The latest home finance data from the ABS confirm the trend that investor loans are on the slide, and being replaced by growth in owner occupied loans and refinancing. In September, trend, owner occupied housing commitments rose 2.0% to $20.5 bn while investment housing commitments fell 1.9% to $12.9 bn. The number of commitments for owner occupied housing finance rose 0.7% in September whilst the number of commitments for the purchase of new dwellings rose 1.3% the number of commitments for the purchase of established dwellings rose 0.8%. The number of commitments for the construction of dwellings fell 0.1%.
The proportion of investor loans fell back to 48%, whereas a few months back it was well above 50%. Refinance of owner occupied loans continues to rise, to nearly 20% of all loans written, a level not seen since 2012. So the relative shift away from investment loans is confirmed, in response to regulatory intervention.

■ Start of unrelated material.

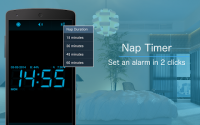 Digital Alarm Clock APK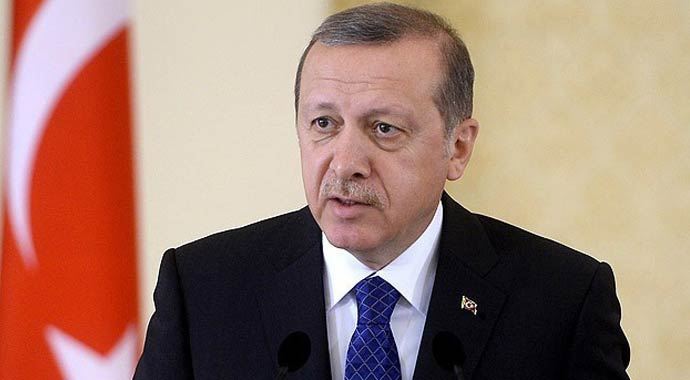 Erdoğan: 'Olay seçime ciddi manada gölge düşürdü' Erdoğan: 'Olay seçime ciddi manada gölge düşürdü'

In stock terms, the mix of investment loans – as reported in original terms, has fallen back to 38%, but is still way higher than when regulators officially started to worry about the systemic risks of investment loans above mid thirties. we can expect to see further data revisions in coming months, as banks continue to reclassify loans.
Turning to first time buyers, the number of first home buyer commitments as a percentage of total owner occupied housing finance commitments fell to 15.4% in September 2015 from 15.8% in August. However, this does not tell the full story.
Looking at DFA adjusted data, to take account of first time buyers going direct to the investment sector, we see a further fall in new FTB investor loans, down more than 2% in the month. The number of FTB loans for owner occupation rose however, by 6%, so the overall volume of loans is up. The average FTB loan was 2% larger this month.
The strategies of the banks are clear, focus on owner occupied loans, and offer deep discounts to wrest refinanced loans from competitors, whilst using back-book repricing to fund it. At what point will the regulators step-up their surveillance of owner occupied lending? We think they should do so now.